> **Given problem**
Reproduce, without any alteration, the lines of the listing from the line containing "What is the physical" up to and including the final line of the listing.

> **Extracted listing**
=====

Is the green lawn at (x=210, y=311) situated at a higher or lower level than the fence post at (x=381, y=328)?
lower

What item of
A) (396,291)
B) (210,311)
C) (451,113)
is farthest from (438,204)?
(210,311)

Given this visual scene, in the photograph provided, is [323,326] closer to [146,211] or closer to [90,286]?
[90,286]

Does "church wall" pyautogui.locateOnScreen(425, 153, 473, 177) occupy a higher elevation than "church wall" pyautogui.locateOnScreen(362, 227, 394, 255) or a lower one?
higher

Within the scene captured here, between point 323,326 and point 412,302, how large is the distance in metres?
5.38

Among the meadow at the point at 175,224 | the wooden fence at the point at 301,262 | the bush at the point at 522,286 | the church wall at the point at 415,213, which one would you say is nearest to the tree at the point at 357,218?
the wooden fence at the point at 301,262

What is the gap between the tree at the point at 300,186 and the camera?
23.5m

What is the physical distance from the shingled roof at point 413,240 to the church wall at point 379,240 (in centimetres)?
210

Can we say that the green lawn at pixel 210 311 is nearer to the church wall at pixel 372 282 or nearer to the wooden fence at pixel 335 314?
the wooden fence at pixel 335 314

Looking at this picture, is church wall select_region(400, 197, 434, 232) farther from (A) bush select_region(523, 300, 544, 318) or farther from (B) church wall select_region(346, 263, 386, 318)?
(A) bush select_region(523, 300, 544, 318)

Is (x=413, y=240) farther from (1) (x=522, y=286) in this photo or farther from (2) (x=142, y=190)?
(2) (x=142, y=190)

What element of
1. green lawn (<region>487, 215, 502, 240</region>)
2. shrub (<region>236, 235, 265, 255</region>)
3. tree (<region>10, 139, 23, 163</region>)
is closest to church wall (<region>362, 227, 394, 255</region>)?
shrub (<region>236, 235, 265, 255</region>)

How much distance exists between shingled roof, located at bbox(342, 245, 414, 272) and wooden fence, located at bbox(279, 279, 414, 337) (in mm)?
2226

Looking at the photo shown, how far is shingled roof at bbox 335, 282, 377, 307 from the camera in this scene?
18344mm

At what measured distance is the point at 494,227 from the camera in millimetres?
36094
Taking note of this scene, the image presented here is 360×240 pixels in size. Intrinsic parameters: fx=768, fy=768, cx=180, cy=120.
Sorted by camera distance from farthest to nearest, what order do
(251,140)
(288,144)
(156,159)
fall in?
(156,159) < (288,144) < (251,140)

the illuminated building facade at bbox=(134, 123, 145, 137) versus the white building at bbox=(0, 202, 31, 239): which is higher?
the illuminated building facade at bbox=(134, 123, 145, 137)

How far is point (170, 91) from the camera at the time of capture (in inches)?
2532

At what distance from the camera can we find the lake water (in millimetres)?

=====

> **Task solution**
What is the physical distance from the shingled roof at point 413,240 to the church wall at point 379,240 (in centimetres)?
210

Can we say that the green lawn at pixel 210 311 is nearer to the church wall at pixel 372 282 or nearer to the wooden fence at pixel 335 314?
the wooden fence at pixel 335 314

Looking at this picture, is church wall select_region(400, 197, 434, 232) farther from (A) bush select_region(523, 300, 544, 318) or farther from (B) church wall select_region(346, 263, 386, 318)?
(A) bush select_region(523, 300, 544, 318)

Is (x=413, y=240) farther from (1) (x=522, y=286) in this photo or farther from (2) (x=142, y=190)?
(2) (x=142, y=190)

What element of
1. green lawn (<region>487, 215, 502, 240</region>)
2. shrub (<region>236, 235, 265, 255</region>)
3. tree (<region>10, 139, 23, 163</region>)
is closest to church wall (<region>362, 227, 394, 255</region>)?
shrub (<region>236, 235, 265, 255</region>)

How much distance exists between shingled roof, located at bbox(342, 245, 414, 272) and wooden fence, located at bbox(279, 279, 414, 337) (in mm)?
2226

Looking at the photo shown, how far is shingled roof at bbox 335, 282, 377, 307 from the camera in this scene?
18344mm

At what measured distance is the point at 494,227 from the camera in millimetres?
36094
Taking note of this scene, the image presented here is 360×240 pixels in size. Intrinsic parameters: fx=768, fy=768, cx=180, cy=120.
Sorted by camera distance from farthest to nearest, what order do
(251,140)
(288,144)
(156,159)
fall in?
(156,159) < (288,144) < (251,140)

the illuminated building facade at bbox=(134, 123, 145, 137) versus the white building at bbox=(0, 202, 31, 239): which is higher?
the illuminated building facade at bbox=(134, 123, 145, 137)

How far is point (170, 91) from the camera at the time of capture (in inches)?
2532

At what distance from the camera can we find the lake water (in millimetres)?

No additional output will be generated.